Quem SABE que Deus não existe, NÃO SABE nada disto, porque nunca se deu a si próprio a oportunidade de se auscultar no mais profundo do seu ser, de viajar até ao interior da sua alma para falar com Ele.

E não, não estou a falar de religiões. Estou a falar da existência de Deus.

Infelizmente há, no interior das várias instituições religiosas, os que SABEM que Ele existe e aqueles que FINGEM SABER. Por isso é que as coisas são como são.

Não vale a pena entrar para uma instituição religiosa à procura de Deus. Ele não está lá. Ele está dentro de cada um de nós.

Só depois de o encontrarmos aí, é que vale a pena ingressar numa instituição – aquela para onde Ele nos chamar. Porque Ele chama, não tenham dúvidas. Ele chama quem o ENCONTRA. Quem o ENCONTRA dentro de si. Porque não vale a pena procurá-Lo com a razão – nunca O encontrarão.
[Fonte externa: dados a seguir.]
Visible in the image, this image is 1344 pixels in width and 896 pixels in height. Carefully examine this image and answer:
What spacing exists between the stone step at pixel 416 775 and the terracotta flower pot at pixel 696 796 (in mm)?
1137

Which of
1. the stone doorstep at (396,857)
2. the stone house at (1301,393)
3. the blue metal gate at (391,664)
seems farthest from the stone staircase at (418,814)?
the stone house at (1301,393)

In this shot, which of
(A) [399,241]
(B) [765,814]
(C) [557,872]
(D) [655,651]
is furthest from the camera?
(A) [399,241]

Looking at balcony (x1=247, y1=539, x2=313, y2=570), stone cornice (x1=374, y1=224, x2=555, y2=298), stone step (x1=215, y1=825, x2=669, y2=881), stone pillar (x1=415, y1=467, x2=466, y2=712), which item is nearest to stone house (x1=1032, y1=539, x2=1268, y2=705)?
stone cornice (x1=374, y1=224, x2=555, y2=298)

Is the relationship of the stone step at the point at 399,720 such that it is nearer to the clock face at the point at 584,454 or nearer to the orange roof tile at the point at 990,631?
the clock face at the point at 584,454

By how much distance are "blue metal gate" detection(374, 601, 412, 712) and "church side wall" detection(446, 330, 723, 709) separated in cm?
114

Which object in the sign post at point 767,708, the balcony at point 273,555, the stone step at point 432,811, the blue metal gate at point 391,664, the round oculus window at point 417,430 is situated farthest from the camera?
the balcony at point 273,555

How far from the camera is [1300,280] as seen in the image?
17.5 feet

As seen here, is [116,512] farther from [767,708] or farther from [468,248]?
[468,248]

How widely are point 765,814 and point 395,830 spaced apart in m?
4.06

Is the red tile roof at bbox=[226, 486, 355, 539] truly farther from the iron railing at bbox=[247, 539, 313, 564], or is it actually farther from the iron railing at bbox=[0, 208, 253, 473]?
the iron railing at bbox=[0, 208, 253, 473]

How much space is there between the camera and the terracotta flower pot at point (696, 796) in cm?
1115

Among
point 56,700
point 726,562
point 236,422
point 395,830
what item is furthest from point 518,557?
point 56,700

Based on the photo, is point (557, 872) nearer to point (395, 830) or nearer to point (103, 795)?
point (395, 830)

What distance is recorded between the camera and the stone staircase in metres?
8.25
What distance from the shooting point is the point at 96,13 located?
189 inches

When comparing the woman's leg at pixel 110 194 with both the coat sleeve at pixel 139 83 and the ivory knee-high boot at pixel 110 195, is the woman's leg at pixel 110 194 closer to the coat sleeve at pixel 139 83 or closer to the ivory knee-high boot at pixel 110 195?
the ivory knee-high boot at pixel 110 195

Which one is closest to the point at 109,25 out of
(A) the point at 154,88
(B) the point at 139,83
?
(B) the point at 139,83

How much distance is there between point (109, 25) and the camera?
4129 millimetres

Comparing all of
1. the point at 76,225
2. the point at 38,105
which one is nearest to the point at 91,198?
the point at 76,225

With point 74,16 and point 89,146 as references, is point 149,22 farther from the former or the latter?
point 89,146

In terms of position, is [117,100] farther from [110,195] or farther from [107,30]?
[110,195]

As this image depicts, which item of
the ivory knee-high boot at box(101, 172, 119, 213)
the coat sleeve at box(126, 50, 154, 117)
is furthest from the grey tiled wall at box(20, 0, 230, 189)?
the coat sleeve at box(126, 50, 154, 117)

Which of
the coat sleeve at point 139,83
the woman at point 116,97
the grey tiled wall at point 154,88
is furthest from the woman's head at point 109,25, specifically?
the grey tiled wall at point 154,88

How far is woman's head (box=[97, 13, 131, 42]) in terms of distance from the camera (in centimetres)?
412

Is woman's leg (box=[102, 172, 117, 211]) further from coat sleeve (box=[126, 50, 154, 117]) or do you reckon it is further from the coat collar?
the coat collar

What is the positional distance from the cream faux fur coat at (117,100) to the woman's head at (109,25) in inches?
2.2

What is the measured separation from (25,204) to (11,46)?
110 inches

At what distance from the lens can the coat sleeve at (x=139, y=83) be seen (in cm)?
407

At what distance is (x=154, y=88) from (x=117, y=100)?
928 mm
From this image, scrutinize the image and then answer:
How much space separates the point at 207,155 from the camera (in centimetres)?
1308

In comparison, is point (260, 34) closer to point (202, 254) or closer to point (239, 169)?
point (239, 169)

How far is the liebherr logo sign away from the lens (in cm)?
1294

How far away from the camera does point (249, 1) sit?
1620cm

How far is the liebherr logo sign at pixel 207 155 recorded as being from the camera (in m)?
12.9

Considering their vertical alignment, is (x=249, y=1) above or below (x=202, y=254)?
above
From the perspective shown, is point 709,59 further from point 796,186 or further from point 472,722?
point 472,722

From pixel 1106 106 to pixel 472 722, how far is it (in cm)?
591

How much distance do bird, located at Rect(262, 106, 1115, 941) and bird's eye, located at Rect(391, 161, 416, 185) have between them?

Ele está muito para além disso – Ele está nos númenos de Kant. Está na nossa alma. Está na nossa fé porque, afinal, é tudo uma questão de Fé. Tudo. Por mais contas que se façam, é tudo uma questão de Fé.

E porque haveriam vocês, os não crentes, de andar à procura de algo que SABEM que não existe?

Bom, quando mais não seja para poderem provar isso mesmo.

Quem tem certezas não tem medo de nada e, portanto, entrega-se à vida de alma e coração.

Ser capaz de “olhar para dentro” de nós mesmos; de refletir sobre a nossa vida; de questionar o que nos aconteceu e a forma como lidámos com o que nos aconteceu. Ser capaz de “desviar” os olhos do que é palpável e tentar ver para além disso, como quem vê para além da ténue neblina que se forma ao longo do alcatrão num dia quente de Verão ou o que está para lá da luz do sol refletida pela neve. Tudo isso faz parte de uma entrega total à vida.

O tempo gasto freneticamente com “coisas” é uma fuga à própria vida.

Quem se recusa a refletir. Quem não é capaz de se isolar por algumas horas para ouvir a voz que lhe vem de dentro foge freneticamente da vida.

Quem é capaz de fazer isso. Quem faz dessa reflexão uma prática constante. Mais cedo ou mais tarde, encontrará Deus.